§ Dataset records:
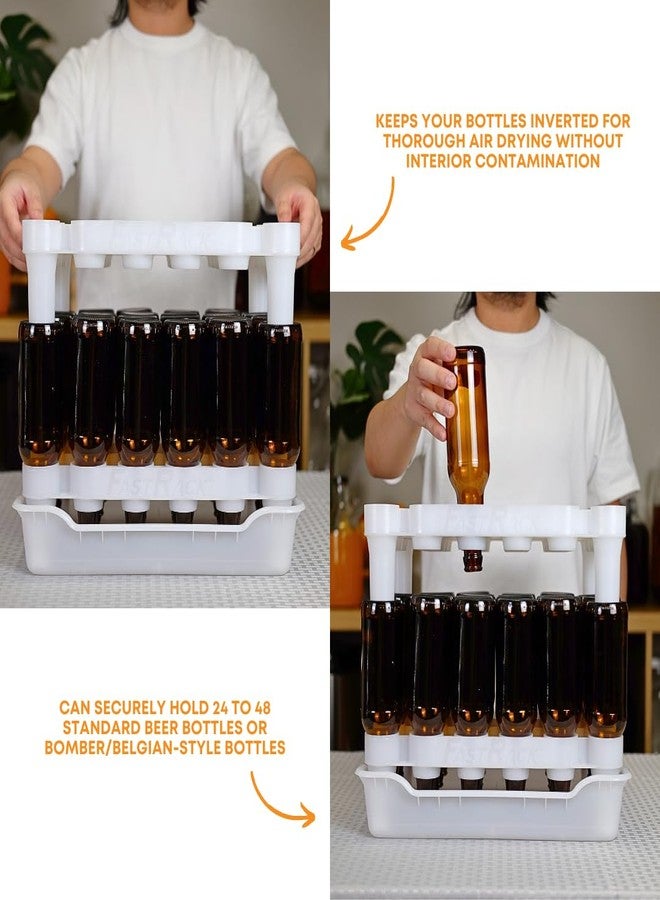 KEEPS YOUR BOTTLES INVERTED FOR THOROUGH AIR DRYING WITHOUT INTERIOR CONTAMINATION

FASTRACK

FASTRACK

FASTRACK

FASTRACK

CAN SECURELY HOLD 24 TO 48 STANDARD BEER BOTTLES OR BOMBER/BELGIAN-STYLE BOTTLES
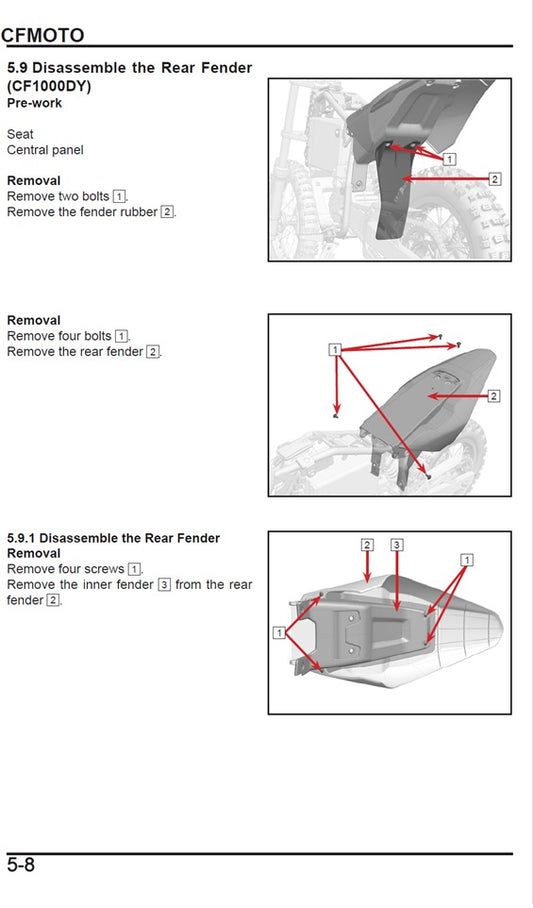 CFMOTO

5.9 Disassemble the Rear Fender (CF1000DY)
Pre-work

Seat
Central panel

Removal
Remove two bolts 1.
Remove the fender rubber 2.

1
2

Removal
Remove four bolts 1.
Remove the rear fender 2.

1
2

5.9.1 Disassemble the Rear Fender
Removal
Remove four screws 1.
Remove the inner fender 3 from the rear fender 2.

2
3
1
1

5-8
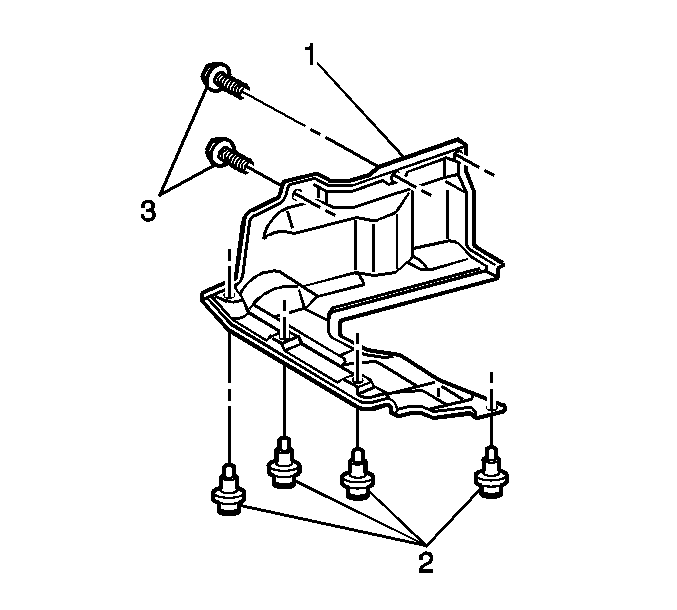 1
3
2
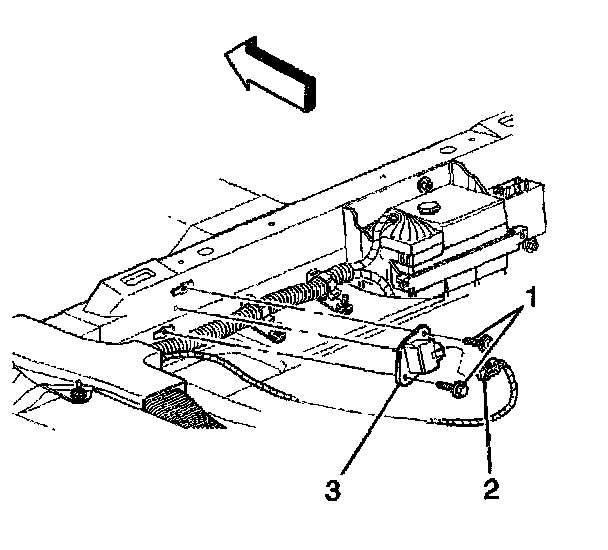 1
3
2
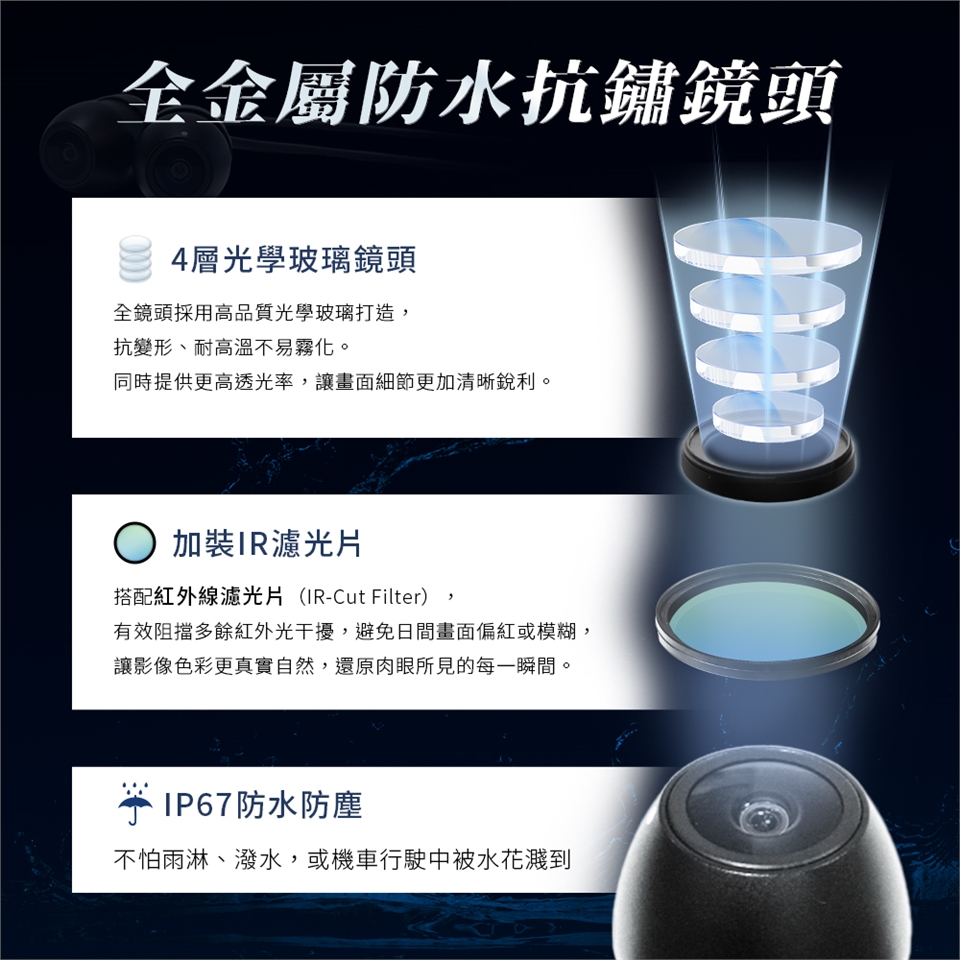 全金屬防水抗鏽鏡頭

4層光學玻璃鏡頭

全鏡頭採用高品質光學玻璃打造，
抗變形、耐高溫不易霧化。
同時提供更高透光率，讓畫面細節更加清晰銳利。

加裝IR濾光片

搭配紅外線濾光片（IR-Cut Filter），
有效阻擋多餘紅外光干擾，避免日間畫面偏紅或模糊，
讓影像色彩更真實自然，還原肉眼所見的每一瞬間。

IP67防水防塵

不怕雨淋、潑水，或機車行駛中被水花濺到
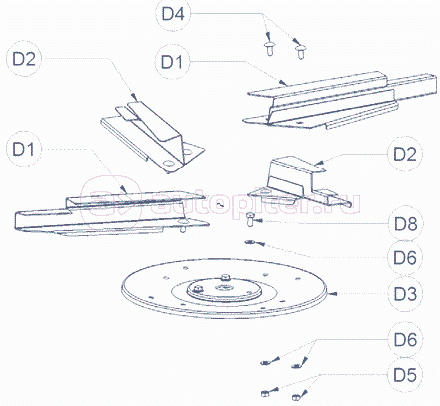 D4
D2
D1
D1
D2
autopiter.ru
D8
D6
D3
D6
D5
--
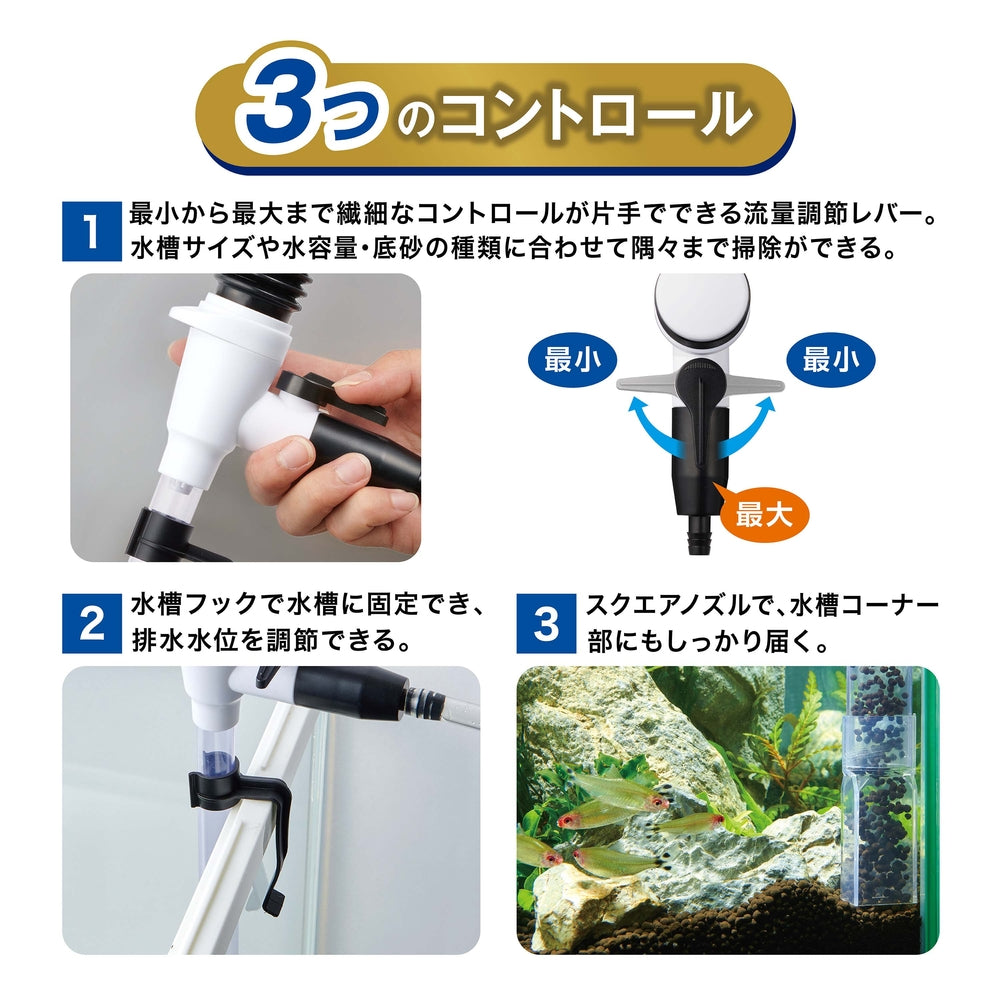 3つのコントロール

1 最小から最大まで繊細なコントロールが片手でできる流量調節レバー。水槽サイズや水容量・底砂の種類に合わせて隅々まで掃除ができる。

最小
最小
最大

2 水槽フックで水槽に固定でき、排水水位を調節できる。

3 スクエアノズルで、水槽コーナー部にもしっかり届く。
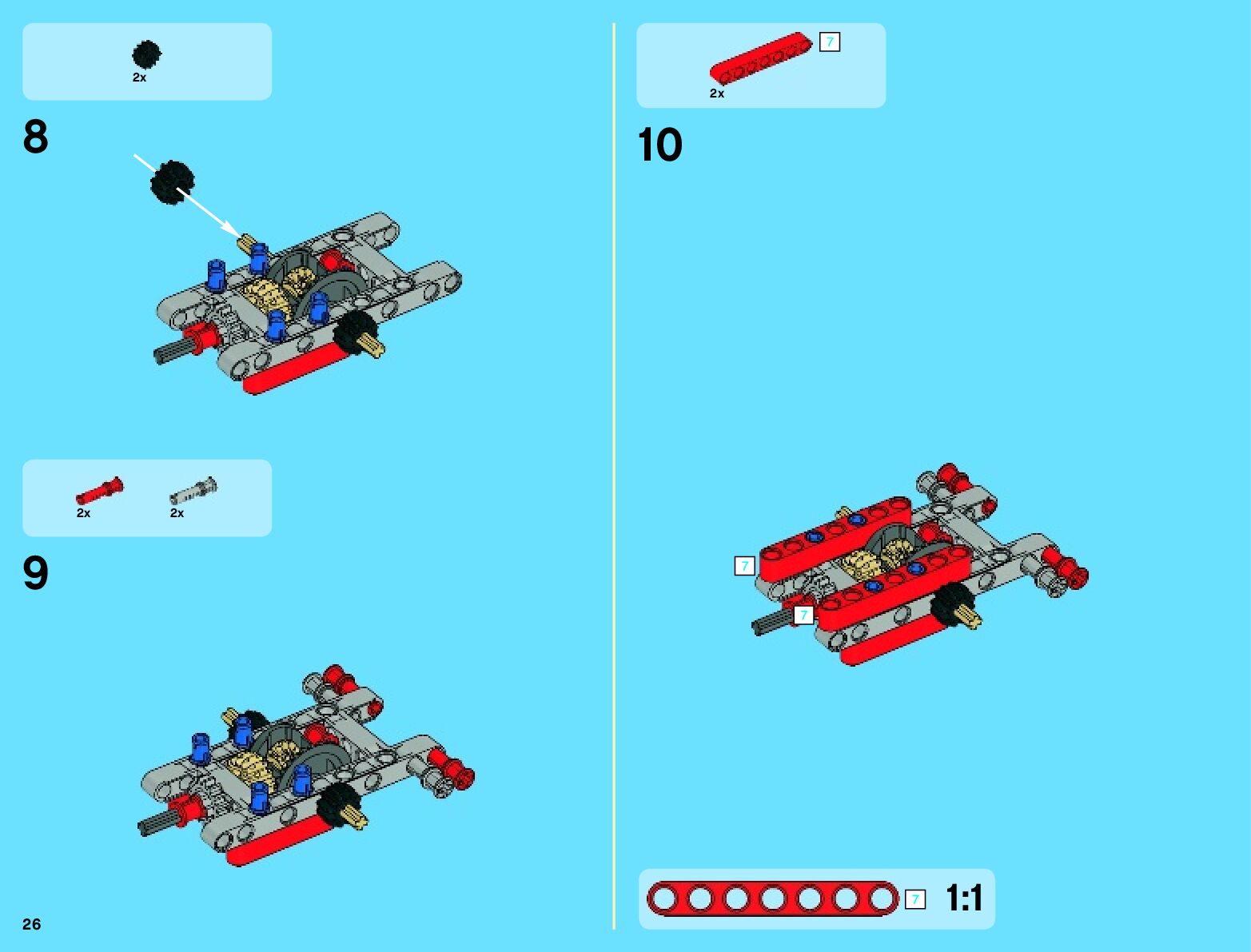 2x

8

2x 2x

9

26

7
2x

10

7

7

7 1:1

§ Exercise: Word search in the records above: please count the lines holding "Remove" and state the count alone.

§ Output: 6